An answer that falls back on the tripe of faith, to explain whatever science hasn't yet broken through. I'm going to wind up as crazy as you pack of nut jobs if I don't stop reading this garbage.
Doktor S wrote:Is it a cop out to admit ignorance and seek the truth, or to deny ignorance and invent the truth?
Seeking the truth is never a cop out. Removing the possibility of God as being the explanation without knowing.....is.
Who can invent truth?
Truth, as accepted by billions, has been invented a thousand times over.
That it is not truthful does not seem to dissuade the adherents.
Arguing the "big bang" and creation is garbage, Wilso's got that straight.
Occam's razor destroys the creation argument. Ironic, too, as William of Occam was a christian scholar.
The theist contention that god created the universe can be questioned by demanding to know who created god. Inevitably, no matter how the theist squirms, they end by asserting that god is eternal. Applying Occam's razor, one then asks why the universe itself cannot be eternal, thus eliminating the middle man.
Evangelicals go positively whacko over the "big bang," it's one of their biggest [/i]bete noirs[/i].
Entia non sunt multiplicanda . . .
I don't know of there is a god, but a god is not logically necessary.
As for 'removing the possibility of god'
Have YOU removed the possibility of reincarnation?
Or of being a brain in a vat?
Have you removed the possibility that the bhagavad gita is literal truth?
go forth and multiply said to the most diseased, dibilitated and over-populated nation on earth. Teresa inhanced the suffering of all she touched, especially the children. (all in gods name of course)
"In my unpopular opinion, Mother Teresa, notwithstanding her undoubtedly good intentions, did nothing to make the world a better place in any lasting sense. It is absolutely true that she would have relieved more suffering by handing out contraceptive pills to women burdened by too many pregnancies than by telling them they must accept god's will that using contraception is a mortal sin. It seems to me that Mother Teresa was more accepting of others' suffering and death than her own. When she became ill she went into an expensive clinic, and when she had to decide whether to have surgery to save her life she retired to pray and--surprise--came back with the answer from god that she should have it. Mother Teresa never asked why the poor were poor. She never protested about about the huge extremes of wealth and poverty in the country in which she worked. She never became angry. Yet even jesus christ became angry when he found the money changers in the temple. Mother teresa was agood woman; but her world view and her religious dogmatism, like that of her friend and mentor the pope, belongs to another time. It belongs to a time when the moral imperative was to go forth and multiply , to populate the earth. The moral imperative today is to slow world population. Overpopulation is the most seriuos problem for India as awhole, and the greatest cause of ill-health and misery for individual Indian women."

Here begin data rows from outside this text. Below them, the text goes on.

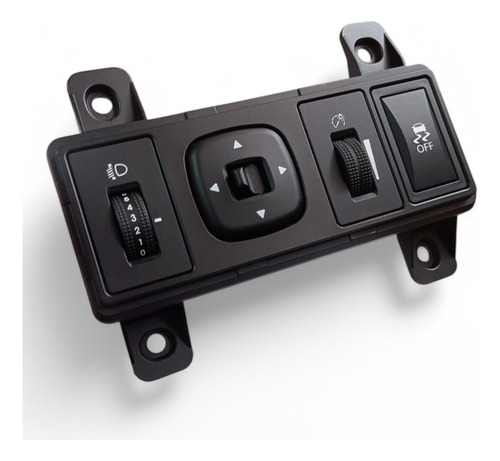 Botão Comando Luminosidade Tração E Retrovisor Jac T5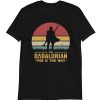 The Dadalorian Definition Like A Dad Just Way Cooler t shirt, The Mandalorian, Baby Yoda This is the Way Star Wars shirt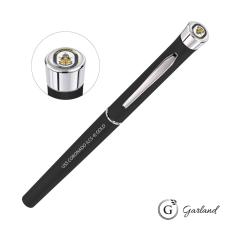 Garland Color Matte Custom Rollerball Pen - Chrome - Writing Instruments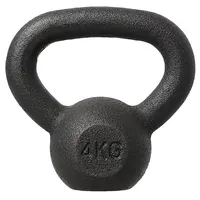 Cast iron kettlebell 4Kg Hms Kzg4  17-64-010 5907695517774 Sifhmsobc0045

Well argued dyslexia and Phoenix.
The fact that Mussolini allegedly got the trains to run on time implied nothing about the macro-effects of fascism, even if it briefly impressed the locals.
Individual acts of humanitarian selflessness occur throughout the world on a daily basis and go largely unreported. They do not require "faith" as a prerequisite. Indeed those who are conscious of even a whiff of "martyrdom" or "sainthood" can hardly be said to be acting entirely selflessly.
Over-population causes war, famine, disease and de-humanization as there is a fight over scarce resources with huge appetite and demands from a frightful over-populated human society. The starved society inevitably sinks to an animalistic state where genocide, cannibalism and thievery abound.
When the freaks and the nut jobs prove to me that the Easter bunny doesn't exist, then I'll prove that god doesn't exist.
That's how ridiculous such requests are!